Copy out every one of the lines below word for word, leaving none out.
-- BEGIN Available records --
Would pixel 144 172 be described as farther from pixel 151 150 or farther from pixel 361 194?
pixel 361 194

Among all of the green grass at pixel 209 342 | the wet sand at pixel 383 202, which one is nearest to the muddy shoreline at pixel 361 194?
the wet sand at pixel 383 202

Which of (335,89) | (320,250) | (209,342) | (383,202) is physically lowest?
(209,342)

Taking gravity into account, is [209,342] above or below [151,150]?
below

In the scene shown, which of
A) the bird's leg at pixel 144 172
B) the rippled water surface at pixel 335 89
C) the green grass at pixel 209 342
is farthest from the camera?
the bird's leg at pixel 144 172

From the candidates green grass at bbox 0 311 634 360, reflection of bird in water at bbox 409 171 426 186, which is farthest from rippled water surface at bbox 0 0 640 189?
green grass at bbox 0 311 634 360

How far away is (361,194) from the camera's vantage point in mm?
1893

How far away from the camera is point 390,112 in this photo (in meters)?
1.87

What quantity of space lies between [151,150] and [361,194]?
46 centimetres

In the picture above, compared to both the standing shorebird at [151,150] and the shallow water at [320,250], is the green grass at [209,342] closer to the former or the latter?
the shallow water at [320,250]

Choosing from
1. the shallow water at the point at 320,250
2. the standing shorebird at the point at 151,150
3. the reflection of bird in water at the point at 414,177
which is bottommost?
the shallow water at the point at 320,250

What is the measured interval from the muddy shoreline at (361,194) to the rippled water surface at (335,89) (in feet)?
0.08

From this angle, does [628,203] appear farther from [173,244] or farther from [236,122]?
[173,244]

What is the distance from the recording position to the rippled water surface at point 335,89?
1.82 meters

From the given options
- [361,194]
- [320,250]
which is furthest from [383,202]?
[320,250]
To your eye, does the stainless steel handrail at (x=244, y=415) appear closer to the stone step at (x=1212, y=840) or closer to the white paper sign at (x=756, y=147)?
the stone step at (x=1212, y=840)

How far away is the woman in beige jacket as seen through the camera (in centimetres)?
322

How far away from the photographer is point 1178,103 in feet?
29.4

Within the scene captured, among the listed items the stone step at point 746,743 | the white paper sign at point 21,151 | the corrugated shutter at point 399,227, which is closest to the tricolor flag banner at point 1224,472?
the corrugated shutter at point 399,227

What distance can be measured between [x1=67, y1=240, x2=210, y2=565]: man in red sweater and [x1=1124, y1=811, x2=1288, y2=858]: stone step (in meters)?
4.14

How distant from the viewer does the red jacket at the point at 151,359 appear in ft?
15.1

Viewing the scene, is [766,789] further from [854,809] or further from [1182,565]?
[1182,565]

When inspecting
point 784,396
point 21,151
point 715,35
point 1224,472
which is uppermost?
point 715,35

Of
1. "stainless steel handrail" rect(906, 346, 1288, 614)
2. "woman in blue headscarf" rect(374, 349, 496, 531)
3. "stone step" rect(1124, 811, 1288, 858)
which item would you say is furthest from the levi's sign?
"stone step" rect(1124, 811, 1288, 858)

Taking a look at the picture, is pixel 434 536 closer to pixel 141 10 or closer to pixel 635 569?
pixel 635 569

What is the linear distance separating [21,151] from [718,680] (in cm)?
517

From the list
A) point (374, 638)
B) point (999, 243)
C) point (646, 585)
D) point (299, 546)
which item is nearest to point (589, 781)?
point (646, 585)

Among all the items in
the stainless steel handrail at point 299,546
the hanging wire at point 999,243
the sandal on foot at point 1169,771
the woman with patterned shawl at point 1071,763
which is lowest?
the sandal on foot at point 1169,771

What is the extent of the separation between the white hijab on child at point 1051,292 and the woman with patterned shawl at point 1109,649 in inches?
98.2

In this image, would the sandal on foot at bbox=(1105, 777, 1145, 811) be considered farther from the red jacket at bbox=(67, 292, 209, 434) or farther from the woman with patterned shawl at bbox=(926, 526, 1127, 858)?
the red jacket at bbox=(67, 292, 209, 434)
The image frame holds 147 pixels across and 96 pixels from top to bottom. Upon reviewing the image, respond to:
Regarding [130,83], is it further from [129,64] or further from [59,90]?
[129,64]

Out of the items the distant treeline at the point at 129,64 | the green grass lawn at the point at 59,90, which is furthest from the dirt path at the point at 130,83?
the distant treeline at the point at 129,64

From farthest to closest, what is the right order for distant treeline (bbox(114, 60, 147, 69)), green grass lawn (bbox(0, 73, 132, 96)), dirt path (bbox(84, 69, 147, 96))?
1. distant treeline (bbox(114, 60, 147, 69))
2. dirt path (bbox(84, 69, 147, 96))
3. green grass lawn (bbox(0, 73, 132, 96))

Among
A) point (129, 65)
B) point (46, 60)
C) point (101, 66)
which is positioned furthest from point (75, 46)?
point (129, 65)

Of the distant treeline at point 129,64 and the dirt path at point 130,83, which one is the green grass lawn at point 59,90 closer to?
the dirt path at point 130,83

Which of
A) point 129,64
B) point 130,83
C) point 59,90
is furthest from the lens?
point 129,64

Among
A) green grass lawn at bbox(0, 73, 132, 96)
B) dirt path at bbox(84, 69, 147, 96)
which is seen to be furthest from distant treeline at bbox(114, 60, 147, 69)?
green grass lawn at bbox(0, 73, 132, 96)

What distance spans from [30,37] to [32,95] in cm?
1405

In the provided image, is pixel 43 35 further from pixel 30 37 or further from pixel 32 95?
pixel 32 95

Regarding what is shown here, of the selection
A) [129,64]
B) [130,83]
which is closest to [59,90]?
-- END Available records --
* **Correct output**:
Would pixel 144 172 be described as farther from pixel 151 150 or farther from pixel 361 194?
pixel 361 194

Among all of the green grass at pixel 209 342 | the wet sand at pixel 383 202, which one is nearest to the muddy shoreline at pixel 361 194?
the wet sand at pixel 383 202

Which of (335,89) | (320,250) | (209,342) | (383,202) is physically lowest?
(209,342)

Taking gravity into account, is [209,342] above or below [151,150]?
below

In the scene shown, which of
A) the bird's leg at pixel 144 172
B) the rippled water surface at pixel 335 89
C) the green grass at pixel 209 342
is farthest from the camera?
the bird's leg at pixel 144 172

From the candidates green grass at bbox 0 311 634 360, reflection of bird in water at bbox 409 171 426 186, which is farthest from rippled water surface at bbox 0 0 640 189?
green grass at bbox 0 311 634 360

How far away is (361,194) from the camera's vantage point in mm?
1893

How far away from the camera is point 390,112 in this photo (in meters)?
1.87

What quantity of space lies between [151,150] and [361,194]?
46 centimetres

In the picture above, compared to both the standing shorebird at [151,150] and the shallow water at [320,250], is the green grass at [209,342] closer to the former or the latter?
the shallow water at [320,250]

Choosing from
1. the shallow water at the point at 320,250
2. the standing shorebird at the point at 151,150
3. the reflection of bird in water at the point at 414,177
which is bottommost?
the shallow water at the point at 320,250

What is the measured interval from the muddy shoreline at (361,194) to the rippled water surface at (335,89) (in feet)?
0.08

From this angle, does [628,203] appear farther from [173,244] or farther from [236,122]?
[173,244]

What is the distance from the recording position to the rippled water surface at point 335,89?
1.82 meters

From the given options
- [361,194]
- [320,250]
which is furthest from [383,202]?
[320,250]
To your eye, does the stainless steel handrail at (x=244, y=415) appear closer to the stone step at (x=1212, y=840) or closer to the white paper sign at (x=756, y=147)?
the stone step at (x=1212, y=840)

How far away is the woman in beige jacket as seen through the camera (in centimetres)?
322

How far away from the photographer is point 1178,103 in feet?
29.4

Within the scene captured, among the listed items the stone step at point 746,743 | the white paper sign at point 21,151 | the corrugated shutter at point 399,227, which is closest to the tricolor flag banner at point 1224,472?
the corrugated shutter at point 399,227

What distance can be measured between [x1=67, y1=240, x2=210, y2=565]: man in red sweater and [x1=1124, y1=811, x2=1288, y2=858]: stone step (in meters)?
4.14

How distant from the viewer does the red jacket at the point at 151,359 appear in ft?
15.1

Viewing the scene, is [766,789] further from [854,809] or further from [1182,565]?
[1182,565]

When inspecting
point 784,396
point 21,151
point 715,35
point 1224,472
which is uppermost?
point 715,35

Of
1. "stainless steel handrail" rect(906, 346, 1288, 614)
2. "woman in blue headscarf" rect(374, 349, 496, 531)
3. "stone step" rect(1124, 811, 1288, 858)
which item would you say is furthest from the levi's sign?
"stone step" rect(1124, 811, 1288, 858)

Taking a look at the picture, is pixel 434 536 closer to pixel 141 10 or closer to pixel 635 569?
pixel 635 569

What is the linear distance separating [21,151] from [718,680] (in cm)?
517

From the list
A) point (374, 638)
B) point (999, 243)
C) point (646, 585)
D) point (299, 546)
which item is nearest to point (589, 781)?
point (646, 585)

Among all the items in
the stainless steel handrail at point 299,546
the hanging wire at point 999,243
the sandal on foot at point 1169,771
the woman with patterned shawl at point 1071,763
which is lowest?
the sandal on foot at point 1169,771

What is the extent of the separation between the white hijab on child at point 1051,292 and the woman with patterned shawl at point 1109,649 in inches?
98.2

In this image, would the sandal on foot at bbox=(1105, 777, 1145, 811) be considered farther from the red jacket at bbox=(67, 292, 209, 434) or farther from the woman with patterned shawl at bbox=(926, 526, 1127, 858)?
the red jacket at bbox=(67, 292, 209, 434)
The image frame holds 147 pixels across and 96 pixels from top to bottom. Upon reviewing the image, respond to:
Regarding [130,83], is it further from [129,64] or further from [59,90]?
[129,64]

Out of the items the distant treeline at the point at 129,64 | the green grass lawn at the point at 59,90, which is furthest from the dirt path at the point at 130,83?
the distant treeline at the point at 129,64

From farthest to closest, what is the right order for distant treeline (bbox(114, 60, 147, 69)), green grass lawn (bbox(0, 73, 132, 96)), dirt path (bbox(84, 69, 147, 96))?
1. distant treeline (bbox(114, 60, 147, 69))
2. dirt path (bbox(84, 69, 147, 96))
3. green grass lawn (bbox(0, 73, 132, 96))

Among
A) point (129, 65)
B) point (46, 60)
C) point (101, 66)
which is positioned furthest from point (75, 46)?
point (129, 65)

Of the distant treeline at point 129,64 and the dirt path at point 130,83, which one is the green grass lawn at point 59,90 closer to?
the dirt path at point 130,83

Which of
A) point 129,64
B) point 130,83
C) point 59,90
is furthest from the lens?
point 129,64

Among
A) green grass lawn at bbox(0, 73, 132, 96)
B) dirt path at bbox(84, 69, 147, 96)
which is seen to be furthest from distant treeline at bbox(114, 60, 147, 69)?
green grass lawn at bbox(0, 73, 132, 96)

What distance spans from [30,37] to [32,95] in cm?
1405

In the provided image, is pixel 43 35 further from pixel 30 37 or further from pixel 32 95?
pixel 32 95

Regarding what is shown here, of the selection
A) [129,64]
B) [130,83]
which is closest to [59,90]?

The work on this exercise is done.